Lalu apa yang aku butuh? Aku harus bagaimana?
Aku pengarsip yang lumayan baik, ada banyak barang-barang dan
dokumen yang kusimpan di rumah, termasuk dokumentasi dengan para mantanku.
Jejak-jejak mantan bisa ditelusuri dengan mudah lewat tulisan-tulisanku, baik
puisi, cerpen, atau sekadar catatan harian. Aku masih menyimpannya sampai
sekarang, belum lagi benda-benda yang terkait dengan mereka.
Satu hal baru kusadari hari ini dari para mantanku itu, mereka
semua adalah introvert: orang-orang kalem dan irit bicara. Aku suka orang yang
kalem, capek bila harus mendengarkan tausiah setiap hari, aku bukan pendengar
yang baik, walau bisa. Aku pikir, aku cocoknya dengan orang kalem.

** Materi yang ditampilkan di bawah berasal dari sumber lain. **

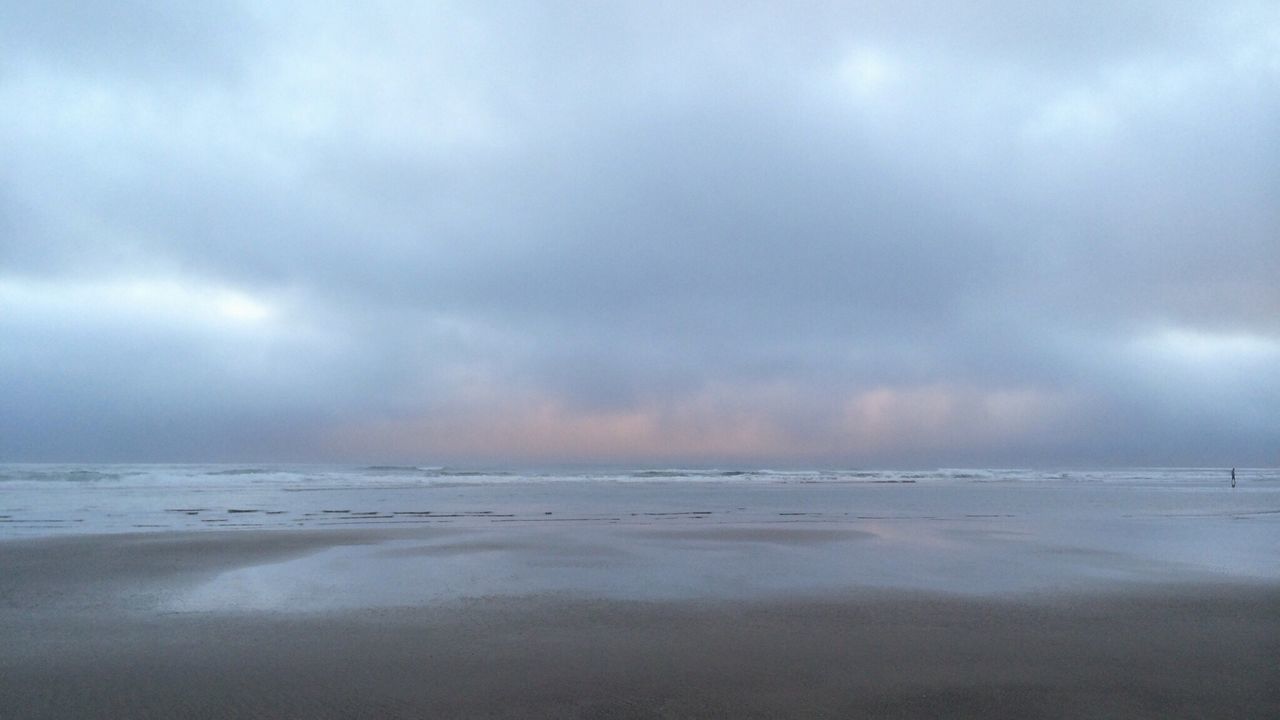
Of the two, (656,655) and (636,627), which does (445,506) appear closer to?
(636,627)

Ibuku jauh dari kata kalem. Dia pekerja keras, main blak-blakan
pada hal-hal yang tidak dia suka, dan kadang aku menganggapnya terlalu banyak
bicara yang tidak perlu. Tapi kalau dibandingkan dengan cerewetnya tetangga,
ibuku berada di level menengah ke bawah, tidak secerewet itu ibuku, dia hanya
suka berterus terang.
Bapakku yang kalem, tidak banyak bicara, lebih banyak bertindak,
sesekali memberikan penjelasan apa yang dia lakukan, tapi lebih rasional. Ibu
dan bapakku saling bertolak belakang sifat dasarnya.

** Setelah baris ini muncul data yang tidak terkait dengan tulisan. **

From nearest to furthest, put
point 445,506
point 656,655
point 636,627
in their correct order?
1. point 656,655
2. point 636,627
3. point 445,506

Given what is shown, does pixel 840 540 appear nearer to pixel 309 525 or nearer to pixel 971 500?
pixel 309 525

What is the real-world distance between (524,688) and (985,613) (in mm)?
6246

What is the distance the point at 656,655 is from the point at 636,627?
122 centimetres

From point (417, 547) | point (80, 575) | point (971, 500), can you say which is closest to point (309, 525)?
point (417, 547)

Aku sempat berpikir, aku ingin pasangan seperti ibuku. Sambil
berkelakar, ibuku pernah bilang padaku, “Kamu dapat seperti aku saja sudah
mujur.” Kami hanya saling tertawa.
Satu pertanyaan yang selalu muncul di kepalaku, “Mengapa aku bisa
mengobrol panjang lebar dengan teman-teman perempuanku sampai lama sekali?” Pernah
hampir sehari semalam di rumah temanku. Aku punya banyak teman-teman perempuan
yang bisa klik denganku, saling mengerti satu sama lain.

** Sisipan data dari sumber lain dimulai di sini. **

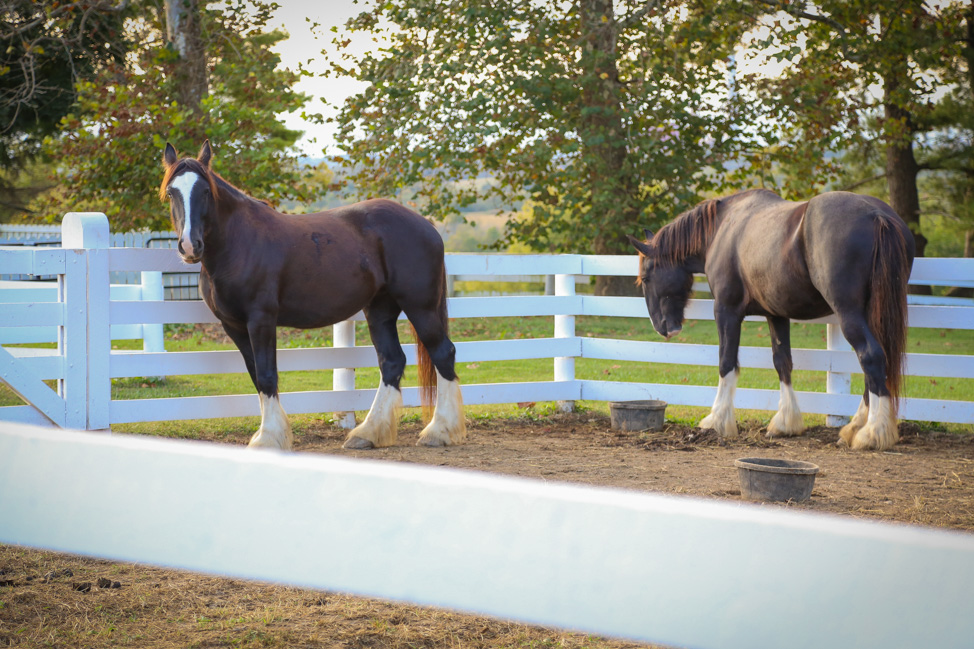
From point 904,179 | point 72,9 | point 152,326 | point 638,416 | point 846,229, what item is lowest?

Aku kembali coba mengamati, menganalisis, apa perbedaan
teman-temanku dan para mantanku yang kucintai itu. Aku selalu mencintai mereka,
tetapi mengapa aku selalu kikuk ketika berbicara atau bertemu dengan mereka,
merasa kurang bebas, jauh berbeda ketika dengan teman-temanku. Apakah itu
karena getaran cinta? Aku juga mencintai teman-temanku, tentu cinta sebagai
teman. Aku selalu menyayangi orang-orang di sekitarku, mengasihi mereka sejauh
yang aku bisa. Salah satu jawaban yang aku temukan adalah mereka ekstrovert. Dengan
mereka aku bisa saling terbuka, tanpa harus main kode-kode. Apa-apa langsung
dibicarakan.
Pernah aku punya teman perempuan baru, saat itu kami baru kenal beberapa
bulan. Gaya bicaranya sangat blak-blakan. Kadang aku membatin, “Oh, Ya Tuhan,
begitu barbarnya perempuan ini.” Dia tidak segan-segan mengkritikku,
memberikanku masukan, bahkan “marah” memarahiku, dan jauh dari kata
manis-manis. Namun berkat dia, aku yakin akan pilihanku saat itu. Aku tidak
ragu lagi. Dia mendukungku dengan berbagai caranya. Aku sangat senang
mendapatkan teman seperti itu. Beberapa teman perempuanku yang sering aku ajak
bicara, terutama ketika hendak memutuskan sesuatu, rata-rata adalah orang
ekstrovert. Teman-temanku yang introvert hanya selalu bilang, “terserah kamu”
“bagaimana enaknya saja” dan hanya iya iya iya saja. Aku butuh masukan, kritik,
dan pertimbangan.
Mungkin saja apa yang aku ingin dan yang aku butuh tidak sama. Apa yang aku ingin ternyata bukan itu yang aku butuh.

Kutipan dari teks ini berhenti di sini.